Aftermath

“I’m going to boost you,” Jesse whispers.

He does, and I peer through at a better angle. There’s enough moonlight for me to make out furnishings. An old sofa. An armchair with books substituting for one leg. As my gaze travels to the dining room doorway, I notice a large dark stain on the carpet. The moonlight catches it, and it glistens, still wet.

“I think I see blood,” I whisper, and I try to get a better look. Jesse adjusts his grip and boosts me higher while Chris grabs the windowsill and hoists himself up to peer inside.

“Damn,” Chris whispers. “That does seem like blood. A lot of it.”

I’m about to tell Jesse to take a look when I notice something to the side of the wet patch.
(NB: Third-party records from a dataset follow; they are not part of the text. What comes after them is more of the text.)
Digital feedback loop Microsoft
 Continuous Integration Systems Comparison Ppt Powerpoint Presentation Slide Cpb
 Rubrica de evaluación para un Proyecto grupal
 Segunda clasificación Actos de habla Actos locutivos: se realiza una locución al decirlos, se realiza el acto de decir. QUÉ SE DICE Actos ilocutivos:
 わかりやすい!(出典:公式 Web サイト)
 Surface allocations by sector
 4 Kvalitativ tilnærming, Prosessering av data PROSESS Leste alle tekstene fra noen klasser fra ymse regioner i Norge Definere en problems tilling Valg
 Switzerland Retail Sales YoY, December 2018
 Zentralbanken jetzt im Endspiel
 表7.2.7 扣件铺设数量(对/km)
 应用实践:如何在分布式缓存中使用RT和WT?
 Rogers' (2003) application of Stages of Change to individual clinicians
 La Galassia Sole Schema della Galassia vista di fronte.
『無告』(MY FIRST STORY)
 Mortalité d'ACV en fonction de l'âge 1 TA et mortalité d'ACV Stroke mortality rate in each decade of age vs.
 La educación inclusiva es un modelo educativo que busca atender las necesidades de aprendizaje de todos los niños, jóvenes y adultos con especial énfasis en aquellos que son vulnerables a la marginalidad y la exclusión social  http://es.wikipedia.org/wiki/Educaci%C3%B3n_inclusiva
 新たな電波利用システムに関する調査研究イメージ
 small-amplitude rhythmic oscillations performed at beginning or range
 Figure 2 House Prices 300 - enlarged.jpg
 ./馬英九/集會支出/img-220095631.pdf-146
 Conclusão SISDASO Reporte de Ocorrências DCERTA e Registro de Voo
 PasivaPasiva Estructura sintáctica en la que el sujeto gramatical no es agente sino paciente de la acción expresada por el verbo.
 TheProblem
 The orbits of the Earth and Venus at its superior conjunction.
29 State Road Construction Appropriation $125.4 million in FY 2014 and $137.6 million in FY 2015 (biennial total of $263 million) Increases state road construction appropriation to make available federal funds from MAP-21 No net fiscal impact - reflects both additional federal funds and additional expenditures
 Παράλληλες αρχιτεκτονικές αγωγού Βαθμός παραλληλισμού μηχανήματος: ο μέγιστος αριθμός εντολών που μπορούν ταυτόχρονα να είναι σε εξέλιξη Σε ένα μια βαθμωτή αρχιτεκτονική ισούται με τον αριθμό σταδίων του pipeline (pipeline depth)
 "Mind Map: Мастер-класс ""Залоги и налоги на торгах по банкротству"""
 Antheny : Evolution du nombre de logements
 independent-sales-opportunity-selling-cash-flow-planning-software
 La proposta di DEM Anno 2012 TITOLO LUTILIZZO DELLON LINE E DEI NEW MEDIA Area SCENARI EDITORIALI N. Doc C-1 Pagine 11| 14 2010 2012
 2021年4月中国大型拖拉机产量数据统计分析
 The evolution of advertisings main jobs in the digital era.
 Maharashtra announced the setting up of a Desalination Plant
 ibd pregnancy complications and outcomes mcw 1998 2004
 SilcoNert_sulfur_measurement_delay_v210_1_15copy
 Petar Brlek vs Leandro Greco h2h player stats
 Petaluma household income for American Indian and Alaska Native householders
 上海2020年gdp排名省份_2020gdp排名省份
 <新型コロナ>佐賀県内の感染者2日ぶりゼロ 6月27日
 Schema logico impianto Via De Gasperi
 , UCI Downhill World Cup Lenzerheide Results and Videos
Just past the dining room doorway. Moonlight glints off an object on the floor.

A knife? I squint. It’s an odd shape. And there’s a second one like it a few inches away. Smaller pieces litter the linoleum and the carpet at the border between the rooms.

“Glass,” I murmur.

“What?” Chris says.

“It’s a broken tumbler,” I say. “The pieces are there. That’s what the stain’s from.”

“Oh, right. Now I see. It’s not blood, then. Just Coke or something.” Chris sounds disappointed.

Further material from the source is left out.